Linkage studies were one of the first methods that allowed for assessing which genes may be involved in the risk for eating disorders. These studies identified families, some over multiple generations, in which many people had eating disorders in an effort to identify regions of the genome that are shared between family members who have the illness. Linkage studies have fallen out of favor as they have not been very fruitful in psychiatry. Candidate gene studies dominated the literature for a while and they explored the association between a particular gene or genes and a disorder. In these studies, the researcher had to make an educated guess about the biology of an illness and develop a specific hypotheses as to why it may have biological relevance to the disorder. We spent a lot of time doing candidate gene studies, but most often, discoveries were followed by several failed attempts, meaning that other groups could not replicate what the first group found. Replication is essential in science so that you know your finding is real and not just chance. The psychiatry field welcomed the arrival of genome-wide association studies or GWAS, as they are commonly referred to. GWAS are discovery science. That means that you do not have to go into a study with any prior knowledge about a gene or any biological hypotheses about why a gene may be associated with eating disorders. You can just let the genome speak for itself. GWAS scan the entire genome for over 1 million genetic markers and compare the genomes of thousands, tens of thousands, and even hundreds of thousands of cases to the genomes of as many controls. Even though it is a massive undertaking to collect such large samples of individuals, GWAS are the preferred method for examining the genetic underpinnings of psychiatric disorders. Unlike family and twin studies, GWAS allow us to identify risk genes for disorders. We expect that there will be hundreds of genes that contribute to risk for eating disorders, so there is a lot of work to do. But ultimately, we hope that unraveling the genetic code will allow us not only to identify genes that increase risk, but that they will also allow us to better understand why some people are more vulnerable to environmental risk factors than others.

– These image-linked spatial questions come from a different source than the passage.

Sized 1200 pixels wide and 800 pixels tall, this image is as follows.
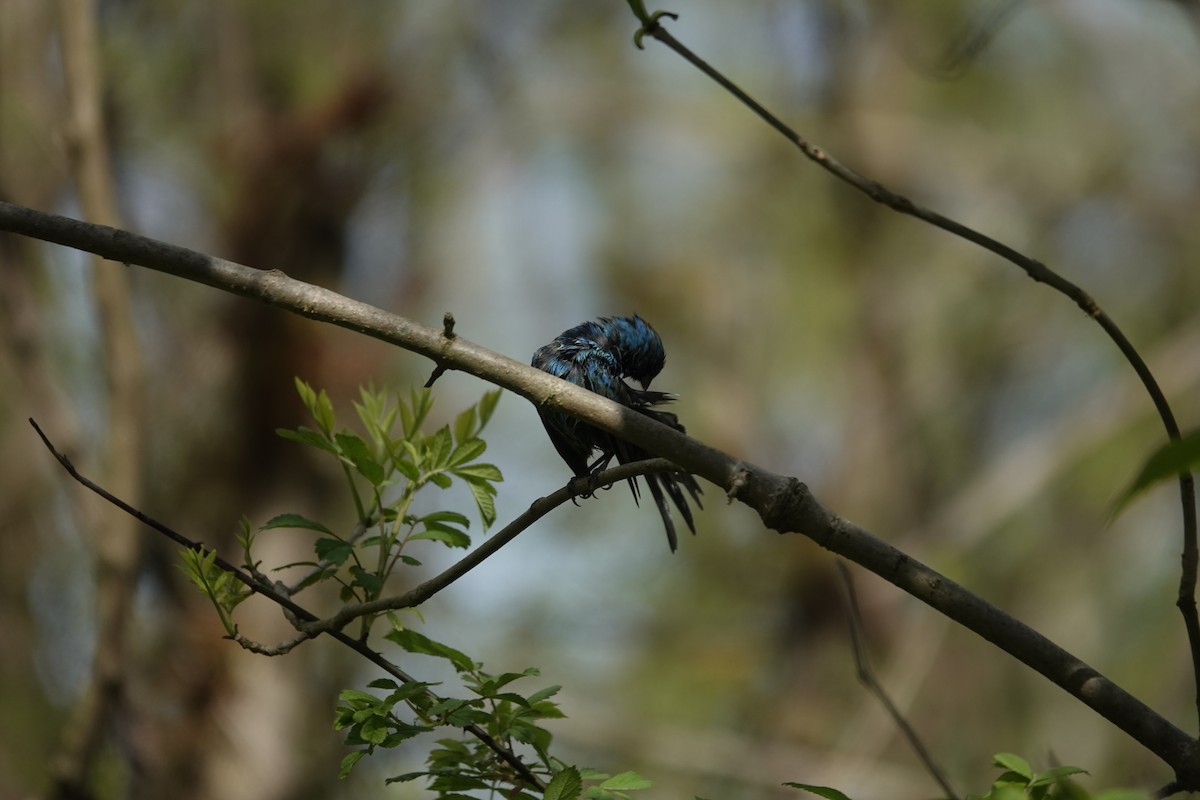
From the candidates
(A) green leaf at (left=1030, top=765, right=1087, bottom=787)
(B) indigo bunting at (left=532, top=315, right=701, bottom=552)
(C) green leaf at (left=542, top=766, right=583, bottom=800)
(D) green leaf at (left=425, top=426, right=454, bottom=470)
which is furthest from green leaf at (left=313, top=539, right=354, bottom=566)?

As we move forward with this series of blog posts on genetics and eating disorders, we hope it will be clear that these methods are only small pieces of the puzzle in unraveling the complex risk for eating disorders. At CEED and with our partners around the world, especially at Karolinska Institutet in Sweden, we are dedicated to the balanced investigation of both genetic and environmental risk factors. As you will see, we are applying multiple methods to unlock these mysteries, all in the service of understanding the biology of eating disorders and ultimately, improving our ability to personalize and optimize both prevention and treatment.